Do Nurses at Ellis (The) Stick Around?

ELLIS NURSING HOME (THE) has a staff turnover rate of 38%, which is about average for Massachusetts nursing homes (state average: 46%). Moderate turnover is common in nursing homes, but families should still ask about staff tenure and how the facility maintains care continuity when employees leave.

Was Ellis (The) Ever Fined?

ELLIS NURSING HOME (THE) has been fined $147,105 across 2 penalty actions. This is 4.3x the Massachusetts average of $34,550. Fines at this level are uncommon and typically indicate a pattern of serious deficiencies, repeated violations, or failure to correct problems promptly. CMS reserves penalties of this magnitude for facilities that pose significant, documented risk to resident health or safety.
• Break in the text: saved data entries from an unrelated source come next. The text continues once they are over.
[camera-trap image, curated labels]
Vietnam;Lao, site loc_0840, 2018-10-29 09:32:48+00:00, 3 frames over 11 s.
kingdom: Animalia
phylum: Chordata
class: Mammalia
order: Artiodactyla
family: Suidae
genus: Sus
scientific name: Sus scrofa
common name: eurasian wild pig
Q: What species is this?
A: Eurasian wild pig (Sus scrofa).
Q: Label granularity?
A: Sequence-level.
Families should request specific documentation of what issues led to these fines and what systemic changes have been implemented.

Is Ellis (The) on Any Federal Watch List?

ELLIS NURSING HOME (THE) is not on any federal watch list. The most significant is the Special Focus Facility (SFF) program, which identifies the bottom 1% of nursing homes nationally based on persistent, serious quality problems. Not being on this list means the facility has avoided the pattern of deficiencies that triggers enhanced federal oversight. This is a positive indicator, though families should still review the facility's inspection history directly.